- **Requirements**:
In the list of podcast errors, copy the part from "Factual Errors in" to "scene photo above.", swapping "duct tape" for "packing tape".

- **Excerpted passage**:
━━━━

Factual Errors in Last
Seen Podcast Episode 1
1. HORAN: “The thieves wound duct tape
around Randy and Abath’s heads from chin to scalp across their eyes and across
their mouths with only a slit so they could breathe."
There was no duct tape covering Abath's mouth. See official crime scene photo above.
At a public talk he gave in Bedford, MA, Anthony Amore said: He [Abath] had to stay like that until the police photographer came "because we needed to get the m.o. of how these guys did it."
“We’re Boston police,” [Supervisor Patrick] Cullity told them. “Just sit there a couple of seconds longer; our police photographer is on his way and we don’t want to touch or change anything until he gets his pictures.” —Master Thieves page 59
2. RODOLICO: “Earlier in the evening the guards’ rounds had been interrupted by a fire alarm blaring from the museum’s carriage house outside. It had really spooked him. Maybe that’s why the cops had come and so he [Rick Abath] buzzed them into the museum.”
Rick Abath has done three interviews and written his own first-person account of what happened that night. He has given himself every opportunity to say the alarms going off 40 minutes earlier was a factor in letting the fake cops in, and he has not. Abath has never once mentioned that earlier alarm incident on his shift before the robbery in any context. Last Seen did not interview Abath. His voice in the video is from an interview by Steve Kurkjian of Abath in 2013.
An explanation offered by Stephen Kurkjian, consulting producer of Last Seen, in 2016, years after he last interviewed was that Abath "knew he wasn't supposed to let anybody in, but he thought that maybe some kids might have jumped over the back iron fence and gotten into the yard and there is a nursery back there for Mrs Gardner's plants and he was worried about that."
3. "The fake cops told the museum guard on duty that they were responding to a disturbance...so he buzzed them into the museum." According to the Boston Police report,
"The victim further states that after gaining entry the suspects told the the victim they were responding to a call for the kids outside the museum."
4. RODOLICO: ”The thieves who pulled off the greatest art heist in history had a pretty simple plan."

━━━━

- **Record excerpts**:
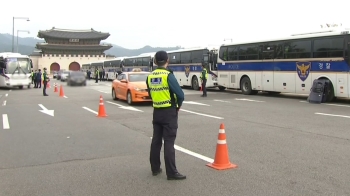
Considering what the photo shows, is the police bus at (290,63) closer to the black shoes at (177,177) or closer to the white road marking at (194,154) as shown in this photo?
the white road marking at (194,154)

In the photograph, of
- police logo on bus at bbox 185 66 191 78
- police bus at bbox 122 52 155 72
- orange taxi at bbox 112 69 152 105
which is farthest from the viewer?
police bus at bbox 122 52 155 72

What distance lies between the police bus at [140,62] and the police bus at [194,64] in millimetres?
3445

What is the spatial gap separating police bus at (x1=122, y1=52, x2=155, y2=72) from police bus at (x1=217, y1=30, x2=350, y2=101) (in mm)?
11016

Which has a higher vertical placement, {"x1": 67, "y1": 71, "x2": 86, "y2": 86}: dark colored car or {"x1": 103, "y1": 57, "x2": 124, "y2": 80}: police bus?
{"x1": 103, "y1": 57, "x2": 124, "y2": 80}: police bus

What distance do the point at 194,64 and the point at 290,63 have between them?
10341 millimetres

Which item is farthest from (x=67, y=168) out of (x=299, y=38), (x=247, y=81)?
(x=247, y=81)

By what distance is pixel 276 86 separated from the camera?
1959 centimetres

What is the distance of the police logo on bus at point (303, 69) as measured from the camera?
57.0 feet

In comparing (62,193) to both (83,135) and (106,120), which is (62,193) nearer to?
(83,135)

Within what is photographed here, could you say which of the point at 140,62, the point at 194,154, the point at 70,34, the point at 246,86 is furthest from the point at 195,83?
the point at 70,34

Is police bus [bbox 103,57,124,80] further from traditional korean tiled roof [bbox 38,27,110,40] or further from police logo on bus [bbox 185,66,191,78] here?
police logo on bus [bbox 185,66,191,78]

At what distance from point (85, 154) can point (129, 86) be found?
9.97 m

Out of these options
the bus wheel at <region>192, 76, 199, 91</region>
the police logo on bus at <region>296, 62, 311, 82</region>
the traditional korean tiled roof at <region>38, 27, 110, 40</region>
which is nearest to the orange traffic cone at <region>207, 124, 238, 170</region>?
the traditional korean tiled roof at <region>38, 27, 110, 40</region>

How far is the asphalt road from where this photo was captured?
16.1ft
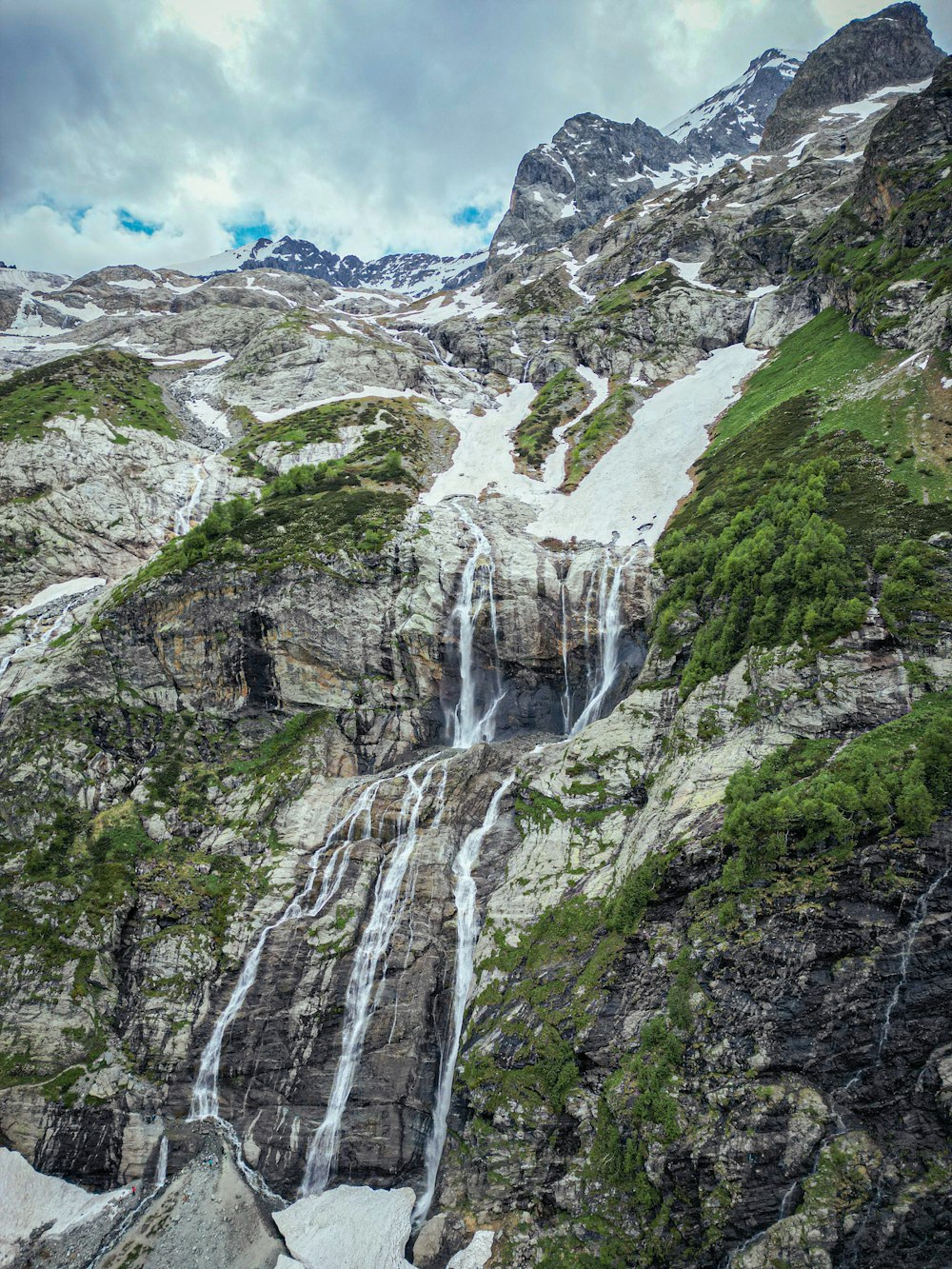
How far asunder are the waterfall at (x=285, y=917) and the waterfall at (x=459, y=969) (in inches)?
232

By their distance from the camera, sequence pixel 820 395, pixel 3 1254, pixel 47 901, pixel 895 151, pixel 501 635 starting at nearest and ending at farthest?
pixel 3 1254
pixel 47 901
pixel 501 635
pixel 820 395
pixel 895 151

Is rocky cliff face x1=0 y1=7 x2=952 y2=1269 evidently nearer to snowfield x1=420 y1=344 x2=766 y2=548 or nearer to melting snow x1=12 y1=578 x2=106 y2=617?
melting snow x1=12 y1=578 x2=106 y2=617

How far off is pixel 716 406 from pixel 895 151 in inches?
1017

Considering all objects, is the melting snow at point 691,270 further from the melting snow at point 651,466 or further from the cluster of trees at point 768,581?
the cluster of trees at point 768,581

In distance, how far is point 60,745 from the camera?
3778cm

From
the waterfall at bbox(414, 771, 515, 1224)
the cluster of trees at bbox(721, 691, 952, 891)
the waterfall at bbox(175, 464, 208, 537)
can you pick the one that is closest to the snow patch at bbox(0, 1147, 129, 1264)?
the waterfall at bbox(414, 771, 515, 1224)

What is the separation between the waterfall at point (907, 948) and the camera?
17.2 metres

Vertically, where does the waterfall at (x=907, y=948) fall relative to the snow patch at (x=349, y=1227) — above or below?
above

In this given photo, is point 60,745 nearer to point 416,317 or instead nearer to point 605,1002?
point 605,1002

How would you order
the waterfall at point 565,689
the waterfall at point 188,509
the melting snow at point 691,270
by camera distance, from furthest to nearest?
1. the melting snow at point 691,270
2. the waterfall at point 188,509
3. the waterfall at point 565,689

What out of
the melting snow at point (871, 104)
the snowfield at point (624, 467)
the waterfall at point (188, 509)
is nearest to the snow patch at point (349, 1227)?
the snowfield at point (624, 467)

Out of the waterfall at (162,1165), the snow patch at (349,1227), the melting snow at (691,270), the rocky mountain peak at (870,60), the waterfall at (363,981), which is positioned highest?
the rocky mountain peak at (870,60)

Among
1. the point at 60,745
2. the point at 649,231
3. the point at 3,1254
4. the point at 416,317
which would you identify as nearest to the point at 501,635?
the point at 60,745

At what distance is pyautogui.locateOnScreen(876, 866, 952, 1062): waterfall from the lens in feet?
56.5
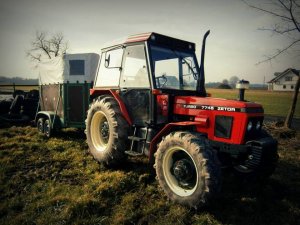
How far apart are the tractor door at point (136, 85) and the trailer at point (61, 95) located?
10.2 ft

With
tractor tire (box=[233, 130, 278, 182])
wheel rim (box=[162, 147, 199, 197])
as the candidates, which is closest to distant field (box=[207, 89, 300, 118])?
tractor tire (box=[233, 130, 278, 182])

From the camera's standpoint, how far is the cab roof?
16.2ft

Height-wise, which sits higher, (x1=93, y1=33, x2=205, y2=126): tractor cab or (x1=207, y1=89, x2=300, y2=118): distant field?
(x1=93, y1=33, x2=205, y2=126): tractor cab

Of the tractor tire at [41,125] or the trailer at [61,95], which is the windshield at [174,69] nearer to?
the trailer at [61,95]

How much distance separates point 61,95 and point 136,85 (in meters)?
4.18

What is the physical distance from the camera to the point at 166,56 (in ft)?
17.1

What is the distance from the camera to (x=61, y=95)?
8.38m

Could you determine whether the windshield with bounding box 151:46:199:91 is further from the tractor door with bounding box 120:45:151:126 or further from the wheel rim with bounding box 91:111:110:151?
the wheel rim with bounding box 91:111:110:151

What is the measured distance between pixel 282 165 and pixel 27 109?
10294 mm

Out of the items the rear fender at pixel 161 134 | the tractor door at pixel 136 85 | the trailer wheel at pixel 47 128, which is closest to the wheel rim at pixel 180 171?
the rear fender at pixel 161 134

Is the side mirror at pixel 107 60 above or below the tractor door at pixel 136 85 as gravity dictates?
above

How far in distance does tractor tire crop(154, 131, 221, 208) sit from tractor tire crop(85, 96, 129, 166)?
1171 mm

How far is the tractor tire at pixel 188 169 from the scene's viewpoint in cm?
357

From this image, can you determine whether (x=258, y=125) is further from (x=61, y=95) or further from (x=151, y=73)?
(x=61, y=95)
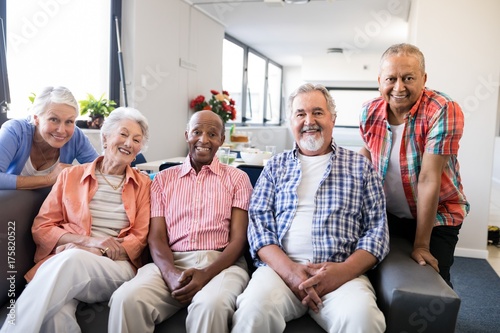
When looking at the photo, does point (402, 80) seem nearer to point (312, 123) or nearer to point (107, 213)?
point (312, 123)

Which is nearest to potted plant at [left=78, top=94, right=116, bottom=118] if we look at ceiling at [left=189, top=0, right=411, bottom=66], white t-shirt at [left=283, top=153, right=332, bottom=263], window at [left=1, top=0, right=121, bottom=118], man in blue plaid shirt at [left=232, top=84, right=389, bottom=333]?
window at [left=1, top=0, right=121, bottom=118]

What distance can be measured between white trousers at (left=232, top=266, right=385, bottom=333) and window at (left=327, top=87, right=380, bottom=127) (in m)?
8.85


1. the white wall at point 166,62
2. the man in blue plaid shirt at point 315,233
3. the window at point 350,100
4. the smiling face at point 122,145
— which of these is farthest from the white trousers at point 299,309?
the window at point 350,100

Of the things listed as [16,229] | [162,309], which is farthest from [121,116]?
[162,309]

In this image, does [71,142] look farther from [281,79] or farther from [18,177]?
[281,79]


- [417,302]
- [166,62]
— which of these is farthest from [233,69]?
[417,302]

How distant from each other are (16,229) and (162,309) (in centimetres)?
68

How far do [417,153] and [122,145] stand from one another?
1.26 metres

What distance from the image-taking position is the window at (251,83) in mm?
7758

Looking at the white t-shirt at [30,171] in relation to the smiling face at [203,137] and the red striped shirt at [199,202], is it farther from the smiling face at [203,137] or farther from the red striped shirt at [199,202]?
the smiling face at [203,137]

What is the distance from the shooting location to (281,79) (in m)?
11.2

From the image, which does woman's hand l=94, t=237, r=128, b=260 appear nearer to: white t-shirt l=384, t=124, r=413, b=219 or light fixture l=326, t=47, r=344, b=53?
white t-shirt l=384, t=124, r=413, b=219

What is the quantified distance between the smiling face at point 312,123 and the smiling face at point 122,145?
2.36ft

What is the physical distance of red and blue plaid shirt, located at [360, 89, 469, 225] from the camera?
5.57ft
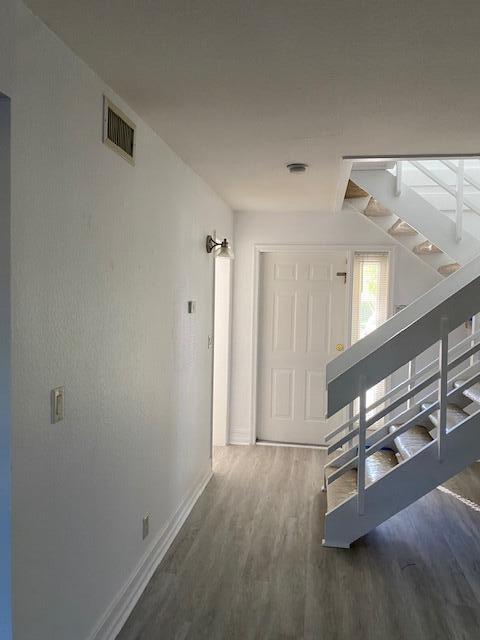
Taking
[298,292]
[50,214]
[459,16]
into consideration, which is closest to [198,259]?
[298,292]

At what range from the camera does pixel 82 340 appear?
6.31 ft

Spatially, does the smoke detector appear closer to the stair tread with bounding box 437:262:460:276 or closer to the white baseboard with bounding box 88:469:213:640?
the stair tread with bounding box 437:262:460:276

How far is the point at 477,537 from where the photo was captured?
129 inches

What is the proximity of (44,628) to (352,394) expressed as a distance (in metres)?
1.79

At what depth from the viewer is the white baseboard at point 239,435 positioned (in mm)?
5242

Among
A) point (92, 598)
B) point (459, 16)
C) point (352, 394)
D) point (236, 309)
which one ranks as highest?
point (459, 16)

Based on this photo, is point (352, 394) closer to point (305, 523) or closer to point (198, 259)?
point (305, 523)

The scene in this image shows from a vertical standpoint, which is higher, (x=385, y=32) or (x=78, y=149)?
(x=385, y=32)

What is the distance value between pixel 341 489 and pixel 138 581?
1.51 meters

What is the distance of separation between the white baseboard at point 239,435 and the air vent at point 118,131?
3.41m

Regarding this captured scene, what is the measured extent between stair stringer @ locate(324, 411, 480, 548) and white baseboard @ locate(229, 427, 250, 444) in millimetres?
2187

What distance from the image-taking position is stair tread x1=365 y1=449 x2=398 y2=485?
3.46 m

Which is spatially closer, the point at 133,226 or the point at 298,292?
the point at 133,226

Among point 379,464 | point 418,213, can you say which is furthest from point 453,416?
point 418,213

━━━━

- **Final result**:
Factual Errors in Last
Seen Podcast Episode 1
1. HORAN: “The thieves wound packing tape
around Randy and Abath’s heads from chin to scalp across their eyes and across
their mouths with only a slit so they could breathe."
There was no packing tape covering Abath's mouth. See official crime scene photo above.